I’m tentatively in favor of 1a, 2a, 3a.

Just to make sure I understand this correctly, the error bars on difference() would be computed by bootstrapping the difference, right?

Yes! That’s exactly what I had in mind – it should work reasonably well even if we have many groups, because we don’t have to worry about multiple hypothesis testing. However, we’ll need to ensure that we deal correctly (that means conservatively) with some bad cases. The main bad case is when the number of data points in one of the subgroups, say G is too small. This can demonstrate in a variety of ways. Two extreme examples that come to mind:

  • Some of the bootstrap replicates have no data points in G. (This could be prevented by stratification.)
  • The sample variance (in the overall dataset) within group G is artificially small. This can happen for example when the value of the metric is 0/1 and we have too few data points and they are all 0s or all 1s. Another extreme case is when we have only one data point from some group (its sample variance is then obviously 0).

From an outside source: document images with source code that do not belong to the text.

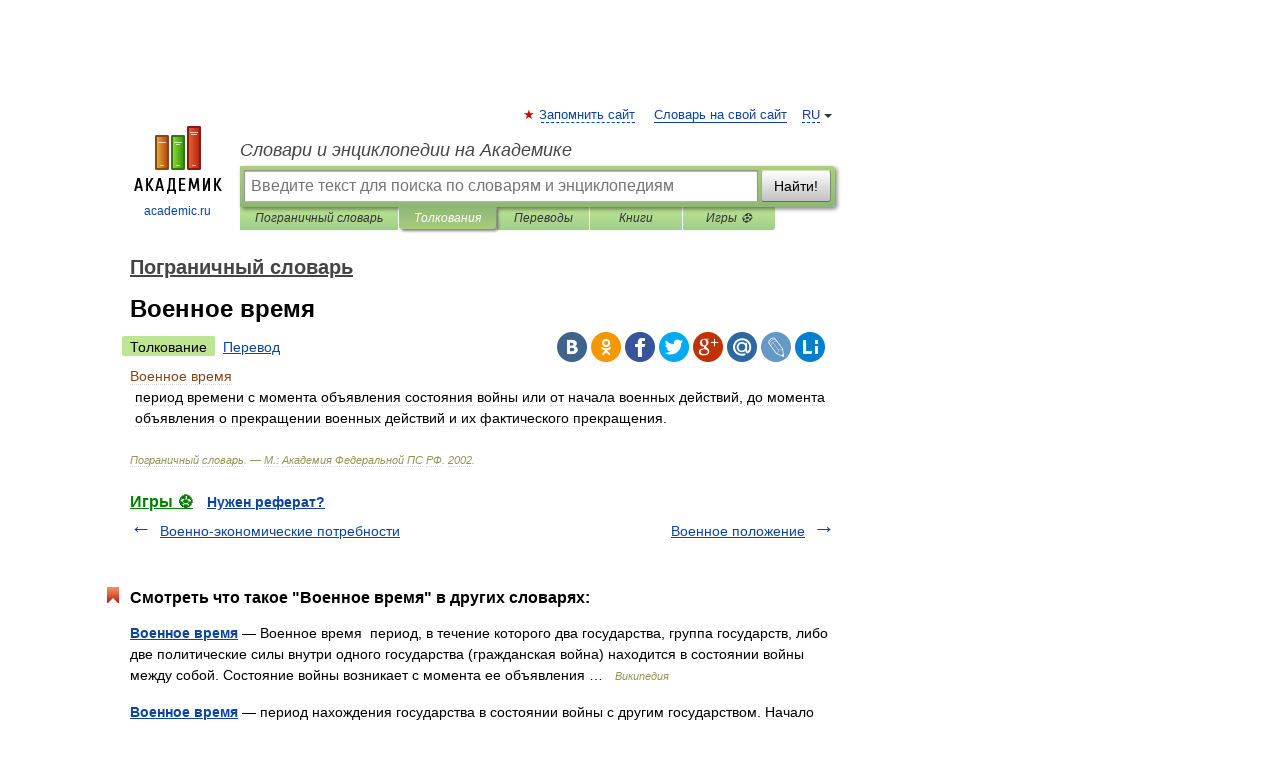

--- FILE ---
content_type: application/javascript; charset=utf-8
request_url: https://fundingchoicesmessages.google.com/f/AGSKWxXolHOlz94LgYrUnlXNIt6F-sZ7FzEY-xOqQxGvZXaMWZhZnFOKiemPWijEdDAqGpQvqzR4Q3R-rbSfIZlTTRf3ZxhB1vu8v5WRBZqwUS0JulWLLH-wql5WlMxtliL-14K0nirL-mw-icSa426G_wcZFlJQzFKB1zo-KA8EnaLK-OedOsN7WkI2qku0/_/adborder..com/adgallery.intad//adopshost./adinit.
body_size: -1293
content:
window['3fd38937-fce4-4899-9b63-0ea219cbdcd3'] = true;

I am not aware of how to address the latter point in the fully distribution-free manner. The most appealing approach to me would be to allow the user specify the range of values that the metric can take (e.g., [0,1] in case of the binary metrics), which seems like a minimal information that would then allow us to construct conservative confidence intervals. Plus we would issue warnings if we detect sample sizes too small and the metric ranges are not specified. (Another alternative would be to go Bayesian and construct credible intervals, but perhaps we can keep that for future.)

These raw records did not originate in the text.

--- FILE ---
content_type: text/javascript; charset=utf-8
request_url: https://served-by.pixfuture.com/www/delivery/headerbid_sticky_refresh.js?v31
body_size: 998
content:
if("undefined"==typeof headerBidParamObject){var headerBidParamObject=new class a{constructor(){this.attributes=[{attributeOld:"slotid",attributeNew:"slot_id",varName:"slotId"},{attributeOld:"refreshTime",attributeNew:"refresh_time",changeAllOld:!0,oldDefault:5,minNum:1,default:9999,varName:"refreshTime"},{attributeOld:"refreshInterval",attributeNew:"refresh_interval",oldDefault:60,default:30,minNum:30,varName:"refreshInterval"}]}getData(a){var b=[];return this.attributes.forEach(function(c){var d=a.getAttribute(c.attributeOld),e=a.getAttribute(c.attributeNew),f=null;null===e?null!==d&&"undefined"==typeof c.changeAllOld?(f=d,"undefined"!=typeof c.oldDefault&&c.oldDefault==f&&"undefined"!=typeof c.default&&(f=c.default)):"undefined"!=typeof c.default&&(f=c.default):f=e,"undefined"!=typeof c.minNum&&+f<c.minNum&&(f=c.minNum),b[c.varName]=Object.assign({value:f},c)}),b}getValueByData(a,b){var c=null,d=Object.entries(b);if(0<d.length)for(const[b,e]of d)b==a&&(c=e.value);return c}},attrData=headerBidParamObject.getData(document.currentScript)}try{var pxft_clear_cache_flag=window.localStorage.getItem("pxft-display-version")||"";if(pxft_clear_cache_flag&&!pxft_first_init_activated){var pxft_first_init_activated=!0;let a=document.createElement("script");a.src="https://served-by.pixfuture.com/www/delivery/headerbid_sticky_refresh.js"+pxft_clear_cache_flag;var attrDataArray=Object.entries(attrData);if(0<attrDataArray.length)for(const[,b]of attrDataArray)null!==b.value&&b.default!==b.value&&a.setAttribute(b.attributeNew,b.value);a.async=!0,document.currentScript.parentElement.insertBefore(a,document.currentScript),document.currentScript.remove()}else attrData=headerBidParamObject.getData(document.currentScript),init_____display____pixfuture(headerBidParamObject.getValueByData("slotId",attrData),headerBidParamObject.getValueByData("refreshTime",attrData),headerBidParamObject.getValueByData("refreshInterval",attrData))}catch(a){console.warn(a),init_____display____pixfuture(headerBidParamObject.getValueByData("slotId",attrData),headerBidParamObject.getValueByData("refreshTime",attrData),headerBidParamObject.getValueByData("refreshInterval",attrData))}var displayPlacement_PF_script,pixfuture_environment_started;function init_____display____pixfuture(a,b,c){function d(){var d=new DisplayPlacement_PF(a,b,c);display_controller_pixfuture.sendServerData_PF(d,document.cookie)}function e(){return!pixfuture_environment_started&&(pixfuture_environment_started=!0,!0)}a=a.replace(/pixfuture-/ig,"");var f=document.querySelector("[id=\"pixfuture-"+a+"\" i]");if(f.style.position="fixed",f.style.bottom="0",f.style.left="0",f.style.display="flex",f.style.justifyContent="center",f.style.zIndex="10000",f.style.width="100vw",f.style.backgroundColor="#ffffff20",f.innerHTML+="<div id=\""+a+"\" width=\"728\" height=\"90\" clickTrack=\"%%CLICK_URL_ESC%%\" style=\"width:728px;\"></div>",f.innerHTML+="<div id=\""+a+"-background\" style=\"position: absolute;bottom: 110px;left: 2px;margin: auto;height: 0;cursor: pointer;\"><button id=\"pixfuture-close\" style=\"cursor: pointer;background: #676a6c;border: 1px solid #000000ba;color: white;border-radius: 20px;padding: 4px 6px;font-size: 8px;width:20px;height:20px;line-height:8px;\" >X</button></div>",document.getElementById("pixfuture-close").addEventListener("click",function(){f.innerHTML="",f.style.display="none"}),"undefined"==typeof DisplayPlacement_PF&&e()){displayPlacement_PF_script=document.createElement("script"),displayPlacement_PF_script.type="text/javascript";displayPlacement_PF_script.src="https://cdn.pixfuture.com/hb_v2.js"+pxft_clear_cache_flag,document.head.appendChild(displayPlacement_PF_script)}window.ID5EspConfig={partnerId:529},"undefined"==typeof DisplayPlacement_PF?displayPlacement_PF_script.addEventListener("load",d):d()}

Another usage of the MetricFrame with error bars is to examine the error bars of difference() (or some of the other aggregates), and again the focus should be on the worst case. This can be even turned into a statistical test. If we get a 95%-confidence interval [a,b] for the value of the difference, we can reject the hypothesis that difference()>b at p=0.05 (in fact we might get a better p, because the test is one-sided, whereas the confidence interval is two-sided).

As a note for future documentation, this would basically constitute a non-inferiority test (the one-sided version of an equivalence test): https://en.wikipedia.org/wiki/Equivalence_test

Nice. I wasn’t aware that that’s how these are called!